=== TASK REQUIREMENTS ===
Output the material exactly, but drop every image it holds.

=== EXERCISE INPUTS ===

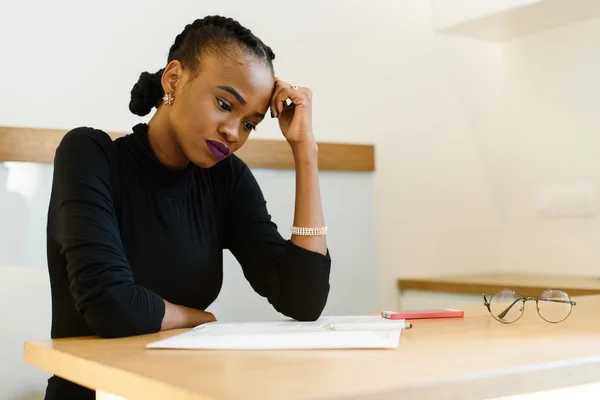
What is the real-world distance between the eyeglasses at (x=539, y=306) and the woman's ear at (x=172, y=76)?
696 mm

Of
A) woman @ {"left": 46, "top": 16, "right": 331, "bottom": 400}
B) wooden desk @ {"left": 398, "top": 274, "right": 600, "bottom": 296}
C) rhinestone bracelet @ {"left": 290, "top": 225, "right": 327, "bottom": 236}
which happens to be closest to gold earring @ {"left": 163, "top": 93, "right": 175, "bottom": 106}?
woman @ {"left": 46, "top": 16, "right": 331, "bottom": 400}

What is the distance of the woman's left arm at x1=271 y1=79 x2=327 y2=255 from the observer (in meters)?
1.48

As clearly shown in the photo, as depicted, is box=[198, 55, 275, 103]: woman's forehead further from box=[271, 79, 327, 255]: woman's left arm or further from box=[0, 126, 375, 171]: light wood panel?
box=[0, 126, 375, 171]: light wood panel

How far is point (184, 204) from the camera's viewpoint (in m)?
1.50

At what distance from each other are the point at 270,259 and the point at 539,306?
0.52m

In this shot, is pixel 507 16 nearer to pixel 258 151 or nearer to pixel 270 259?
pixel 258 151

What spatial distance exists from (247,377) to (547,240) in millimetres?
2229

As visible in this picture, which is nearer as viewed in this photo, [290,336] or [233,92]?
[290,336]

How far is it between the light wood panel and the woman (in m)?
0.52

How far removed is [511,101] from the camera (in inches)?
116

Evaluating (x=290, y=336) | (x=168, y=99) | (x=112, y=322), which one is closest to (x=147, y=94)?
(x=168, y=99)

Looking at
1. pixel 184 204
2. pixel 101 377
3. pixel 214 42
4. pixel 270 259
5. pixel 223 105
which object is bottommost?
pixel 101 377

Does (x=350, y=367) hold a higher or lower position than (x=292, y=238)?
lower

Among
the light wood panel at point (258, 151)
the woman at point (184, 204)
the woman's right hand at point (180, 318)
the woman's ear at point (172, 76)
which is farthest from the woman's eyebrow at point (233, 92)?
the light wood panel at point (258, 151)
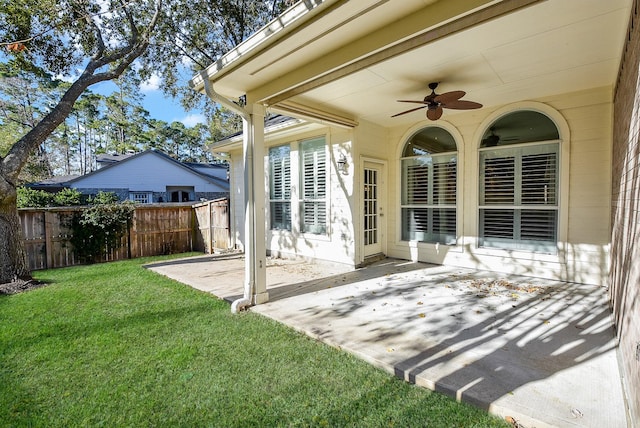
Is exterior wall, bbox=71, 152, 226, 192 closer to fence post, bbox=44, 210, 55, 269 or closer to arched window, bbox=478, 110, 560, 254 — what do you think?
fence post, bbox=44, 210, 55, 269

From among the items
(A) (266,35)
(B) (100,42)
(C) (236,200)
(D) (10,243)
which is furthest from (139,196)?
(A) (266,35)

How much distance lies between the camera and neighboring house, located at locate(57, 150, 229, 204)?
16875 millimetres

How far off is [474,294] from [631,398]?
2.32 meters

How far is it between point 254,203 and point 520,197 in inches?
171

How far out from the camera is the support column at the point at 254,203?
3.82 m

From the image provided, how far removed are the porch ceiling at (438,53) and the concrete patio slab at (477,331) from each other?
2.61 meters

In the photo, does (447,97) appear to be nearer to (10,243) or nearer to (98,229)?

=== RESPONSE TO THIS EXERCISE ===
What is the real-world distance between the eyeglasses at (x=539, y=306) and the woman's ear at (x=172, y=76)?
696 mm

Of
A) woman @ {"left": 46, "top": 16, "right": 331, "bottom": 400}
B) wooden desk @ {"left": 398, "top": 274, "right": 600, "bottom": 296}
C) rhinestone bracelet @ {"left": 290, "top": 225, "right": 327, "bottom": 236}
which happens to be closest to gold earring @ {"left": 163, "top": 93, "right": 175, "bottom": 106}?
woman @ {"left": 46, "top": 16, "right": 331, "bottom": 400}

What is the distance of the woman's left arm at x1=271 y1=79 x2=327 y2=255 from the observer (in meters)?
1.48

As clearly shown in the photo, as depicted, is box=[198, 55, 275, 103]: woman's forehead further from box=[271, 79, 327, 255]: woman's left arm or further from box=[0, 126, 375, 171]: light wood panel?
box=[0, 126, 375, 171]: light wood panel

How far is point (184, 204) from the camera's viewpoint (in m)?
1.50

At what distance from each other are the point at 270,259 and the point at 539,306?
0.52m

In this shot, is pixel 507 16 nearer to pixel 258 151 or nearer to pixel 270 259?
pixel 258 151

What spatial distance exists from (247,377) to (547,240) in millimetres?
2229

As visible in this picture, which is nearer as viewed in this photo, [290,336] or [233,92]?
[290,336]

How far is it between the light wood panel and the woman (in m)?
0.52

How far removed is [511,101] from the camera (in inches)?
116

Evaluating (x=290, y=336) | (x=168, y=99) | (x=112, y=322), which one is closest to (x=147, y=94)?
(x=168, y=99)

Looking at
1. pixel 184 204
2. pixel 101 377
3. pixel 214 42
4. pixel 270 259
5. pixel 223 105
which object is bottommost?
pixel 101 377

Does (x=350, y=367) hold a higher or lower position than (x=292, y=238)?
lower

Among
the light wood panel at point (258, 151)
the woman at point (184, 204)
the woman's right hand at point (180, 318)
the woman's ear at point (172, 76)
which is farthest from the woman's eyebrow at point (233, 92)?
the light wood panel at point (258, 151)
Is exterior wall, bbox=71, 152, 226, 192 closer to fence post, bbox=44, 210, 55, 269 or closer to arched window, bbox=478, 110, 560, 254 — what do you think?
fence post, bbox=44, 210, 55, 269

From among the items
(A) (266,35)
(B) (100,42)
(C) (236,200)
(D) (10,243)
which is furthest from (139,196)?
(A) (266,35)

How much distance lies between the camera and neighboring house, located at locate(57, 150, 229, 204)?
16875 millimetres

How far off is [474,294] from [631,398]?
2.32 meters

How far is it between point 254,203 and point 520,197 in inches?
171

How far out from the camera is the support column at the point at 254,203?
3.82 m

From the image provided, how far removed are the porch ceiling at (438,53) and the concrete patio slab at (477,331) from each other?
2.61 meters

In the photo, does (447,97) appear to be nearer to (10,243) or nearer to (98,229)?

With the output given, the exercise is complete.